* [WHAT IS BEING ASKED] Keeping every word and mark, copy all of the data.

* [LISTED RECORDS]
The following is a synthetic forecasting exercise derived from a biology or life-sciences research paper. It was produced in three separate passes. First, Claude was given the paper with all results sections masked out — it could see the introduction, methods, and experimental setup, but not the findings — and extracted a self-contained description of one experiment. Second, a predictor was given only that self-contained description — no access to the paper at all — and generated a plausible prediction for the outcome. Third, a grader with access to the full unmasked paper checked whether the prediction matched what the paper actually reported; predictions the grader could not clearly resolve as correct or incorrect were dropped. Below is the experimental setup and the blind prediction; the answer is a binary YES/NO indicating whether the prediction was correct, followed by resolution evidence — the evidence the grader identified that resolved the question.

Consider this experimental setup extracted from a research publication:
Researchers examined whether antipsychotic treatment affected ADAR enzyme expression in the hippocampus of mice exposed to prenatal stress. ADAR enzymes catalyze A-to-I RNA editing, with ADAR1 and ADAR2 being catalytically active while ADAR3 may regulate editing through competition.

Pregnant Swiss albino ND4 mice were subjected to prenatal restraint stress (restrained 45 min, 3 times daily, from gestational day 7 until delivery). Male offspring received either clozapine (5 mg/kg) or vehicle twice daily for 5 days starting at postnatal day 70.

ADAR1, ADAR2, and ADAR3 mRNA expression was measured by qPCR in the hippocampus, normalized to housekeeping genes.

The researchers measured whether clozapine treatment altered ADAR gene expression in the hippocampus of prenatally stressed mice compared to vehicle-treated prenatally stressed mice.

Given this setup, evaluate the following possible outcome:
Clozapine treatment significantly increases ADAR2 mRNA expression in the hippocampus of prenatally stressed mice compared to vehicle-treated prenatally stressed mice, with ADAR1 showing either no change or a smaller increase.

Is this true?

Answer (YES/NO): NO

* [ANSWER SPACE]
The following is a synthetic forecasting exercise derived from a biology or life-sciences research paper. It was produced in three separate passes. First, Claude was given the paper with all results sections masked out — it could see the introduction, methods, and experimental setup, but not the findings — and extracted a self-contained description of one experiment. Second, a predictor was given only that self-contained description — no access to the paper at all — and generated a plausible prediction for the outcome. Third, a grader with access to the full unmasked paper checked whether the prediction matched what the paper actually reported; predictions the grader could not clearly resolve as correct or incorrect were dropped. Below is the experimental setup and the blind prediction; the answer is a binary YES/NO indicating whether the prediction was correct, followed by resolution evidence — the evidence the grader identified that resolved the question.

Consider this experimental setup extracted from a research publication:
Researchers examined whether antipsychotic treatment affected ADAR enzyme expression in the hippocampus of mice exposed to prenatal stress. ADAR enzymes catalyze A-to-I RNA editing, with ADAR1 and ADAR2 being catalytically active while ADAR3 may regulate editing through competition.

Pregnant Swiss albino ND4 mice were subjected to prenatal restraint stress (restrained 45 min, 3 times daily, from gestational day 7 until delivery). Male offspring received either clozapine (5 mg/kg) or vehicle twice daily for 5 days starting at postnatal day 70.

ADAR1, ADAR2, and ADAR3 mRNA expression was measured by qPCR in the hippocampus, normalized to housekeeping genes.

The researchers measured whether clozapine treatment altered ADAR gene expression in the hippocampus of prenatally stressed mice compared to vehicle-treated prenatally stressed mice.

Given this setup, evaluate the following possible outcome:
Clozapine treatment significantly increases ADAR2 mRNA expression in the hippocampus of prenatally stressed mice compared to vehicle-treated prenatally stressed mice, with ADAR1 showing either no change or a smaller increase.

Is this true?

Answer (YES/NO): NO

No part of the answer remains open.